You need to do some reading outside of undergraduate ethics courses. While it is of course true that there is no way to prove such precepts as "suffering is bad," such proofs are no more necessary to building a rational ethics than proofs of mathematical precepts are necessary to a rational geometry. Goedel, for example, showed that this is not only unnecessary but in fact impossible to do. Nevertheless, geometry remains utterly rational.
A functionally rational ethics builds upon a set of simple tenets that are, both in principle and in practice, exceedingly easy to agree upon: minimize suffering and maximize joy in the present, optimize sustainability for the future, etc. The Golden Rule does much to capture this logic, and it is a concept easily understood by a child of five.
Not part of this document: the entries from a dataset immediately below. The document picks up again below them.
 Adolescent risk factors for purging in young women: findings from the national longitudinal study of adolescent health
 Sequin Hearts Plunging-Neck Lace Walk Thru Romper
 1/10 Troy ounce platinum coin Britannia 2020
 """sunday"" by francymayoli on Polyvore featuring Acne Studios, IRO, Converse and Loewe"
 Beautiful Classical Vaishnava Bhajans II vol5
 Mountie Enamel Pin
As it happens, it is also largely absent within and wholly contradicted by the tenets of Islam.
Cultural relativism is an easy fallback for those who fear political incorrectness and find it more comfortable to debate whether destructive or constructive behavior can be valued as good or bad from first principles rather than actually moving toward a workable, rational ethics for the 21st Century. This is a cheap dodge that opts you out of a important discussion: if we agree that living is better than not living, then how should we live? (You could fall back to your cheap ploy and claim you have no ability to determine in principle with living is better than not living, in which case I cordially invite you to test both for yourself and see which you prefer).
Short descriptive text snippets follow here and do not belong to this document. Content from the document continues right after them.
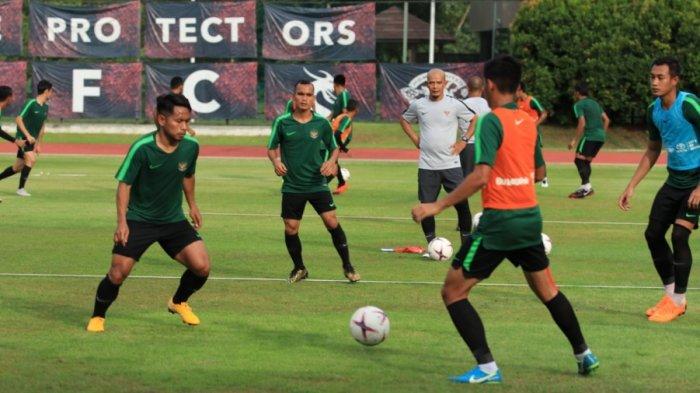Link Live Streaming Timnas Indonesia vs Singapura, Siaran Langsung Piala AFF di RCTI Pukul 19.30 WIB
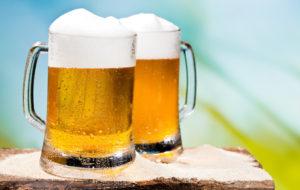 pivo a běhání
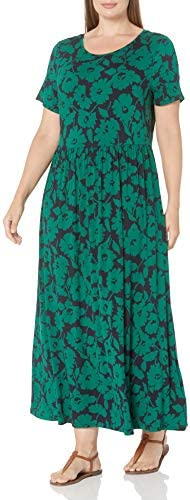 Amazon Essentials Women s Plus Size Short Sleeve Waisted Maxi Dress Green Navy Abstract Floral product image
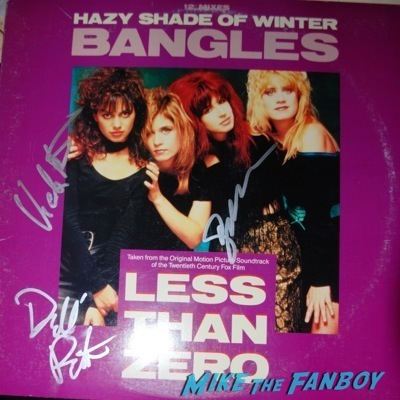 the bangles signed autograph lp suzannah hoffs  3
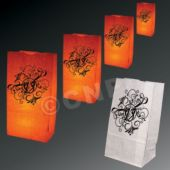 Mis Quince Luminary Bags - 50 Pack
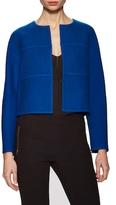 Diane von Furstenberg Sadira Wool Collarless Jacket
The other issue you raise is about 'tension' between rational thinking and irrational beliefs. Your assertion that there is no tension between them is nonsense: rational and irrational thinking are conflicting and mutually exclusive modes of dealing with reality. The standards of evidence held by suicide bombers, for example, are laughable next to the rigors of evidence adhered to by physicists and other scientists. And as we have all too painfuly seen, the actions taken on the basis of these standards of evidence have very real consequences. It is possible to be both rational and irrational, as I mention in my previous post; but to do so you must be slightly insane.
You claim to know things about That Which Cannot Be Known. That is classic religious double-talk nonsense. Your comment is nothing but the gobbledegook of a crazy person.